Machine Learning Integration
BigQuery's seamless integration with Google Cloud's machine learning services, leverages machine learning within the analytics environment. This means we are empowered to stay ahead of evolving threats and fine-tune risk mitigation strategies in real-time.
BigQuery's serverless pricing model ensures cost efficiency by enabling us to pay only for the resources we consume. This scalability, combined with on-demand pricing, allows us to optimise costs while effortlessly scaling analytics resources based on data volumes.
Migrating to BigQuery
To migrate our data warehouse to BigQuery firstly, we needed to align and convert the new schema to cater specifically to focus on payments analytics.
We created a new reporting schema, optimised for analytics, that contains additional data points to provide more detailed analysis.
For example, if we compare the old 3D Secure data schema versus the new 3D Secure data schema, we can now analyse a vast number of additional data points. We can already see the benefit of these additional data points, as we have seen that by mandating a 3D Secure 2 challenge can increase the success rate of transactions.
Another example, if we compare the old integration data schema versus the new integration data schema, the additional data points enables us to see those merchants who are using older integration versions, helping us to ensure that merchants move to the latest integration version.
Next, we streamlined our Extraction, Transformation and Loading (ETL) of the payment data into BigQuery, with the aim of minimising latency, using:
Kafka:
An open-source distributed event streaming platform, enabling us to utilise high-performance data pipelines, streaming analytics and data integration.
Airflow:
A platform created to programmatically author, schedule and monitor workflows. Airflow provides us with the capability for data transformation and loading into BigQuery.

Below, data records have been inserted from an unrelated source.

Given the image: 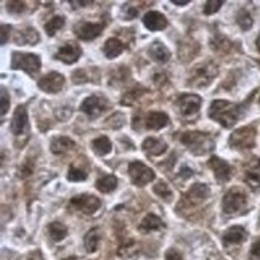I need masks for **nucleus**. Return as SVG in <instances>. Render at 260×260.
Returning <instances> with one entry per match:
<instances>
[{
    "label": "nucleus",
    "mask_w": 260,
    "mask_h": 260,
    "mask_svg": "<svg viewBox=\"0 0 260 260\" xmlns=\"http://www.w3.org/2000/svg\"><path fill=\"white\" fill-rule=\"evenodd\" d=\"M222 5H223L222 0H209L204 5V15H214V13L222 8Z\"/></svg>",
    "instance_id": "nucleus-35"
},
{
    "label": "nucleus",
    "mask_w": 260,
    "mask_h": 260,
    "mask_svg": "<svg viewBox=\"0 0 260 260\" xmlns=\"http://www.w3.org/2000/svg\"><path fill=\"white\" fill-rule=\"evenodd\" d=\"M129 175L130 180L135 185V187H145L149 182H153L156 179V174L153 169H149L140 161L130 162L129 164Z\"/></svg>",
    "instance_id": "nucleus-7"
},
{
    "label": "nucleus",
    "mask_w": 260,
    "mask_h": 260,
    "mask_svg": "<svg viewBox=\"0 0 260 260\" xmlns=\"http://www.w3.org/2000/svg\"><path fill=\"white\" fill-rule=\"evenodd\" d=\"M108 108H109L108 100L105 97H101V95H92V97L85 98L84 103H82V106H80L82 111L92 119L100 118L101 114L108 111Z\"/></svg>",
    "instance_id": "nucleus-10"
},
{
    "label": "nucleus",
    "mask_w": 260,
    "mask_h": 260,
    "mask_svg": "<svg viewBox=\"0 0 260 260\" xmlns=\"http://www.w3.org/2000/svg\"><path fill=\"white\" fill-rule=\"evenodd\" d=\"M209 167L212 169V172H214L217 182H220V183L228 182L231 179V175H233V167H231L227 161H223L222 157H218V156L210 157Z\"/></svg>",
    "instance_id": "nucleus-11"
},
{
    "label": "nucleus",
    "mask_w": 260,
    "mask_h": 260,
    "mask_svg": "<svg viewBox=\"0 0 260 260\" xmlns=\"http://www.w3.org/2000/svg\"><path fill=\"white\" fill-rule=\"evenodd\" d=\"M74 146H76V143H74L69 136H57V138H53L50 143V149L55 154H66L69 153L71 149H74Z\"/></svg>",
    "instance_id": "nucleus-22"
},
{
    "label": "nucleus",
    "mask_w": 260,
    "mask_h": 260,
    "mask_svg": "<svg viewBox=\"0 0 260 260\" xmlns=\"http://www.w3.org/2000/svg\"><path fill=\"white\" fill-rule=\"evenodd\" d=\"M0 32H2V37H0V44L5 45L6 40H8V36H10V31H11V26H6V24H2V27H0Z\"/></svg>",
    "instance_id": "nucleus-40"
},
{
    "label": "nucleus",
    "mask_w": 260,
    "mask_h": 260,
    "mask_svg": "<svg viewBox=\"0 0 260 260\" xmlns=\"http://www.w3.org/2000/svg\"><path fill=\"white\" fill-rule=\"evenodd\" d=\"M111 141H109L108 136H98L92 141V149L95 151V154L98 156H106L108 153H111Z\"/></svg>",
    "instance_id": "nucleus-29"
},
{
    "label": "nucleus",
    "mask_w": 260,
    "mask_h": 260,
    "mask_svg": "<svg viewBox=\"0 0 260 260\" xmlns=\"http://www.w3.org/2000/svg\"><path fill=\"white\" fill-rule=\"evenodd\" d=\"M11 69H21L27 74H37L40 69V58L39 55H34V53H19L15 52L11 53Z\"/></svg>",
    "instance_id": "nucleus-3"
},
{
    "label": "nucleus",
    "mask_w": 260,
    "mask_h": 260,
    "mask_svg": "<svg viewBox=\"0 0 260 260\" xmlns=\"http://www.w3.org/2000/svg\"><path fill=\"white\" fill-rule=\"evenodd\" d=\"M143 151H145L148 156H161L162 153L167 151V145L161 140L157 138H153V136H149L145 141H143Z\"/></svg>",
    "instance_id": "nucleus-23"
},
{
    "label": "nucleus",
    "mask_w": 260,
    "mask_h": 260,
    "mask_svg": "<svg viewBox=\"0 0 260 260\" xmlns=\"http://www.w3.org/2000/svg\"><path fill=\"white\" fill-rule=\"evenodd\" d=\"M39 40H40V36L36 31V27H24V29L18 31L15 36L16 45H36Z\"/></svg>",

Following this, we conducted exhaustive testing in order to ensure the analytics infrastructure in BigQuery met our requirements, by evaluating the:
- Speed
- Accuracy
- Responsiveness of analytics queries. In particular, transaction trend analysis.
Once we were satisfied, we reconfigured our analytics applications and redirected our payments analytics queries to the new data warehouse.
Now, in the post-migration phase we are closely monitoring the analytics performance, continuously optimising queries and configurations, to ensure sustained efficiency.
We have also used Airflow to centralise our data and provide a holistic view of data shared across the entire finance group.
Future Data Capabilities
With our new data model, that is compatible with the use of Natural Language Processing (NLP), we are in the process of exploring the use of NLP and generative AI tools to enhance our data visualisation capability. We have already conducted a POC with ThoughtSpot Sage as a solution.
Using a tool like ThoughtSpot Sage would allow questions to be asked of the data in natural language, returning the answers in the form of a table or chart, a key enabler for self-serve data analytics.